The mural features three butterflies, a reference to the Mirabal Sisters, who stood up for women’s rights and equality in the Dominican Republic during the dictatorship of Rafael Trujillo. 

The butterflies also represent “the LGBT community and what we go through as a metamorphosis,” Pedrosa said. “We all start off in this cocoon stage. … It’s a journey of going and finding ourselves, and then finding that when we’re free and we’re out … we can soar to any heights.” 

The mural also features a coqui, a frog native to Puerto Rico, that resonates with many Puerto Rican members of SAGE Center Bronx’s community, Pedrosa said. 

Wednesday’s mural unveiling, attended by NYC Public Advocate Jumaane Williams, also served as an opportunity to celebrate the SAGE Center Bronx’s new space, which opened its doors in 2021 during the height of the COVID-19 pandemic. The SAGE Center Bronx first opened in 2015, but was run out of a tiny second-floor, one-room space, said Jose Collazo, the community center’s site director.  

SAGE CEO Michael Williams, NYC Public Advocate Jumaane D. Williams, and Darcy Connors attend the SAGE Center Bronx unveiling event.
SAGE CEO Michael Adams, NYC Public Advocate Jumaane D. Williams, and SAGEServes executive director Darcy Connors attend the SAGE Center Bronx unveiling event.Gabriele Holterman

SAGE is the world’s largest organization serving and advocating for seniors in the LGBTQ community, and runs six centers across New York City. 

“We were growing out of our space at the time,” Collazo told Gay City News. “More people were hearing about us; they were really loving some of our programs.” 

The community center runs programs including art classes, computer classes, and a twice-monthly food pantry. It also takes LGBTQ seniors on day trips to places like City Island. Collazo estimates they serve 50 to 60 people every day they’re open. 

It’s an important meeting place for LGBTQ people in the Bronx to find community, Collazo said. “Many of our LGBT participants live alone or don’t have children … and so many of our participants come here to find … a sense of family,” he said. 

The occasion marked more than “just unveiling this amazing work of art,” said Darcy Connors, executive director of SAGEServes, which provides services out of the center. “Today’s celebration is a firm recognition and commemoration of the progress we have already made in creating more welcoming spaces and community resources for LGBTQ+ elders.” 

The SAGE team with artist Karen "KayLove" Pedrosa.
The SAGE team with artist Karen “KayLove” Pedrosa.Gabriele Holterman

“I’m proud of the work we have already accomplished and see this as the start of an exciting new chapter for our Bronx community,” Connors said.

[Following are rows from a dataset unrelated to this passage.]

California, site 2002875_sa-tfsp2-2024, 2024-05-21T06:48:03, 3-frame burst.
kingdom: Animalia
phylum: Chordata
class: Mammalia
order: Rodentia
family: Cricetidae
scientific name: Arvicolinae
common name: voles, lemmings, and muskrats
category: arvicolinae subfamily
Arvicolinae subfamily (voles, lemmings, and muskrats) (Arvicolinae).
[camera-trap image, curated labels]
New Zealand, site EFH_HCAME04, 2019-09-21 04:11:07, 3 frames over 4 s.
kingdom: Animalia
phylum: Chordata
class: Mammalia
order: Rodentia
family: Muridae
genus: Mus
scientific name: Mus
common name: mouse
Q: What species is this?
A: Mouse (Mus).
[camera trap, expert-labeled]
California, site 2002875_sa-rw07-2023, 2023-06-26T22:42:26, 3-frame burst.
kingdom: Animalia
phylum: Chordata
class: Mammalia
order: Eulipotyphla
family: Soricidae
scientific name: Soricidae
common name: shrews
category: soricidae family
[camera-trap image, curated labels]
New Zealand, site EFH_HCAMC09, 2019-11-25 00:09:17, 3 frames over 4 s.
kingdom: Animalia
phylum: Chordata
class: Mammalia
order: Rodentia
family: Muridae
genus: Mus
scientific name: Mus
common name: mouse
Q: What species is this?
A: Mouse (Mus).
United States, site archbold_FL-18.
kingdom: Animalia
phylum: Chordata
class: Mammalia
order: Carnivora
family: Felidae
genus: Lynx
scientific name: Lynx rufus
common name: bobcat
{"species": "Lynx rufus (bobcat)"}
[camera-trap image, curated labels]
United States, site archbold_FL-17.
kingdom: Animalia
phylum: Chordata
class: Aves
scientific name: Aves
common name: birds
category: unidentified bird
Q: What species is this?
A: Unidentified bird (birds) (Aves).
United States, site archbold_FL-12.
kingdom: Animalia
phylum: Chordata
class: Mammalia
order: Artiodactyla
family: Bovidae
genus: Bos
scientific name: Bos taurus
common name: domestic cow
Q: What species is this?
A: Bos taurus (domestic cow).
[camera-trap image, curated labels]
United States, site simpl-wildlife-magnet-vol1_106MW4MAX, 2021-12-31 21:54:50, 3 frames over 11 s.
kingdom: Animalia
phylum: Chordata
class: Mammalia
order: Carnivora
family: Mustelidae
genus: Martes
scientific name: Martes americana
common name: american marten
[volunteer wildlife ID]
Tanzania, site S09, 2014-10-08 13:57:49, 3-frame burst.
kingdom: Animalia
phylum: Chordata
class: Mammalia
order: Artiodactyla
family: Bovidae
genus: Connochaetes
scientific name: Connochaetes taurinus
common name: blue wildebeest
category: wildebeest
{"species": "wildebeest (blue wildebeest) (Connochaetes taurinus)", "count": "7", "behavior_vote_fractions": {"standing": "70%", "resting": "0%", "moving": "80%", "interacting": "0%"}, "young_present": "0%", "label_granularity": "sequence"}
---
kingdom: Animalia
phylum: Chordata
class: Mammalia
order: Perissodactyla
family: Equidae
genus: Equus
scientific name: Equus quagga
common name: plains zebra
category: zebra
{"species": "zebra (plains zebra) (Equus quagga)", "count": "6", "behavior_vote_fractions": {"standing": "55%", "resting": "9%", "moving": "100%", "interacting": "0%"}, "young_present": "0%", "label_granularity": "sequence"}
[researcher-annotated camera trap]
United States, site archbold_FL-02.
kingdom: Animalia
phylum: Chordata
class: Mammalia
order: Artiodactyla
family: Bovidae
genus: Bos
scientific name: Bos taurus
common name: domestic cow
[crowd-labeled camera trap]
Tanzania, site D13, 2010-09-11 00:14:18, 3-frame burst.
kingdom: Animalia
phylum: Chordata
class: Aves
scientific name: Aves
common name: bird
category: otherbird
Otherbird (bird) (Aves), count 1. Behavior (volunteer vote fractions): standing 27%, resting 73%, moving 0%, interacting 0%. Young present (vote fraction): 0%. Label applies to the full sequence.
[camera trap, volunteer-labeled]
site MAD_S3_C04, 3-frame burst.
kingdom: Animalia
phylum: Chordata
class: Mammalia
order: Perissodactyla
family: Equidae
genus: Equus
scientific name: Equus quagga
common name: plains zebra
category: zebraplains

Pedrosa said the best part of creating the mural was spending time with LGBTQ seniors at the center, whether it would be listening to their advice or singing karaoke. 

“They would pull me out from doing the mural and say ‘come sing with us, sing with us,’” she said. She also taught them how to use spray paint. 

“It’s just so welcoming here,” Pedrosa said, speaking on the phone from in front of the mural. “It’s a beautiful thing to have this [space] for our elders.”